Eutiques y Ardis cruzaron otra mirada, aún dudosos.

—Hecho —aceptó al fin, por ambos, el corintio.

—Muy bien. ¿Y tú? —el lusón se volvió hacia el guía libofenice, moreno y agraciado, que se limitó a asentir con un gesto.

—Entonces todos de acuerdo —dio por concluido Borma—. Ahora lo importante es salir de esta trampa; y cuanto antes, mejor.

—Esta misma noche. —Behor Cutúa se cercioró de que no había nadie cerca—. Pero tampoco hay que precipitarse: tenemos que esperar hasta después, cuando estos estén todos borrachos. —Y señalaba a los que danzaban y bebían en redor de los fuegos.

—¿Cuándo? ¿Cómo? —Ese era Sembeles—. ¿Qué es lo que tienes en la cabeza?

—Saldremos del poblado por detrás, por la parte de los barrancos.

—Allí también hay guardias; no podremos pasar sin que nos vean.

—Eso tiene solución.

—Miedo me das.

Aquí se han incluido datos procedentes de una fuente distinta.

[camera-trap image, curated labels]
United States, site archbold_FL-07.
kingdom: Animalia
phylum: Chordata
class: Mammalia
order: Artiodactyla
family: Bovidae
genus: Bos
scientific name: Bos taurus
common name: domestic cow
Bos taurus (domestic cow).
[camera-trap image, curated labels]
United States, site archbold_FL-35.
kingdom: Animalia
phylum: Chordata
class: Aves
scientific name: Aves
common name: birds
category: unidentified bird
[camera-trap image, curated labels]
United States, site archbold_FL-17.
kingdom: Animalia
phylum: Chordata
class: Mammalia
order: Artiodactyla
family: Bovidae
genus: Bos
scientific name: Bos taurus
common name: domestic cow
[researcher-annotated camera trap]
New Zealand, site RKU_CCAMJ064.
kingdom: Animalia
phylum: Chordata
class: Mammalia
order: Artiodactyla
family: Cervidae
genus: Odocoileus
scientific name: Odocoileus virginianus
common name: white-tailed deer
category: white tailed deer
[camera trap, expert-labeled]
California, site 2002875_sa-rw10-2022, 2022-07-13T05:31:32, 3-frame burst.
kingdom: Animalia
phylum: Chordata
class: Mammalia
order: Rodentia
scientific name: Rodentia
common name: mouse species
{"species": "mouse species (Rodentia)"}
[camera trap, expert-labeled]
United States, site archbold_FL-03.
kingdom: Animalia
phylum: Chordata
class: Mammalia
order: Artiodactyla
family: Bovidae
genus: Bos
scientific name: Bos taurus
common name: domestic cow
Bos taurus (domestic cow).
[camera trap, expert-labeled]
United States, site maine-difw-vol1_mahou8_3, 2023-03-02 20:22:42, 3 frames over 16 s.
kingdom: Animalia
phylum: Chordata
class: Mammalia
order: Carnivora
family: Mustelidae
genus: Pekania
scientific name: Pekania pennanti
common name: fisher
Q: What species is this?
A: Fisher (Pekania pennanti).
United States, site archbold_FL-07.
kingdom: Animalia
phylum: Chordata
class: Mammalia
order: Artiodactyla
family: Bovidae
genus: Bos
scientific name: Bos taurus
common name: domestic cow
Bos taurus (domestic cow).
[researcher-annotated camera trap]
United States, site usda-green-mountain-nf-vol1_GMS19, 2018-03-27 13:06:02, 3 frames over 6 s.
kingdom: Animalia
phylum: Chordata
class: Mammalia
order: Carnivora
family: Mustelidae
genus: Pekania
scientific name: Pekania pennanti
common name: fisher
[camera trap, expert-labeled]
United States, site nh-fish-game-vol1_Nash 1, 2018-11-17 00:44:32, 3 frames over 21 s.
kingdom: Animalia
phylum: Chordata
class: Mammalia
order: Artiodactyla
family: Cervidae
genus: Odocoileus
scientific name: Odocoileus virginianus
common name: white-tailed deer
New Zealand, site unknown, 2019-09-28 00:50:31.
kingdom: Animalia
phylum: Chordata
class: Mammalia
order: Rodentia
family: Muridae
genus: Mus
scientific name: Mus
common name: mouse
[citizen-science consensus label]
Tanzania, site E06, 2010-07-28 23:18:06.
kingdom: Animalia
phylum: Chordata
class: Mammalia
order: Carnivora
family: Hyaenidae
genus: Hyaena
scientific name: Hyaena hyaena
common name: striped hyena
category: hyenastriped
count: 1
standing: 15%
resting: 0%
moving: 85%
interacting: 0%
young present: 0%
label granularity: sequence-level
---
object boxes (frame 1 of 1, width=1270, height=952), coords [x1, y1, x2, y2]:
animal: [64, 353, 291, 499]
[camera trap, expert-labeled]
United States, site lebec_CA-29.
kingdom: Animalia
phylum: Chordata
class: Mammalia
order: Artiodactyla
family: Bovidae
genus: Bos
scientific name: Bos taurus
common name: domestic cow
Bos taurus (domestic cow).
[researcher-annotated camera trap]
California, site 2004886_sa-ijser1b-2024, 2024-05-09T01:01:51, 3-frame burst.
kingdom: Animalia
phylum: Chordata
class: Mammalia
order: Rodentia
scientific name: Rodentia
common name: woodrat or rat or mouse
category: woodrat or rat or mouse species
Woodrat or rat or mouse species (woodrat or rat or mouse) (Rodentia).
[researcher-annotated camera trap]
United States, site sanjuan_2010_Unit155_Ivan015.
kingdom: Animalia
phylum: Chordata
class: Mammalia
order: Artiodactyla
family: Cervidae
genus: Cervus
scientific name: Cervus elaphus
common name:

Preferiría que no hubiese muertes: bastantes enemigos tenemos ya.

—No se me había ocurrido matar a nadie. —El serrano se echó a reír—. Más bien estaba pensando en repartir un poco de vino y algo de plata entre los centinelas; seguro que no les cuesta tanto mirar hacia otro lado.

—Eso ya me gusta más. —El lusón alzó los ojos hacia la luna, todavía en cuarto creciente—. De todas formas, aunque los guardias no levanten la liebre, tampoco van a tardar mucho en echarnos en falta. Si nuestros temores son fundados, Nader mandará un mensajero a los hombres de Baubalud en cuanto descubra que nos hemos ido.

—Eso sí que tiene fácil solución —intervino, ufano, Borma—. Ahora mismo uno de nosotros, yo mismo si hace falta, tiene que ir a hablar con los jefes tartesios. Que corran la voz de que estamos con ellos y con sus hombres, descansando. Eso nos hará ganar, al menos, un poco más de tiempo.

—De acuerdo. De todas formas, mejor no contarles más de lo necesario.

—Descuida.

—Ahora lo mejor es que nos separemos —sugirió el serrano, lanzando a su vez una ojeada a la luna—. Comed, bebed e iros escabullendo. Cada cual que recoja sus bártulos con disimulo; nos vemos de nuevo por aquí, dentro de un rato. En cuanto estos estén lo bastante borrachos, nos vamos.

Los demás asintieron y cada cual se fue por su lado, caminando como ociosos entre las fogatas y los hombres que bailaban, hierros en mano, y que no les prestaron la menor atención.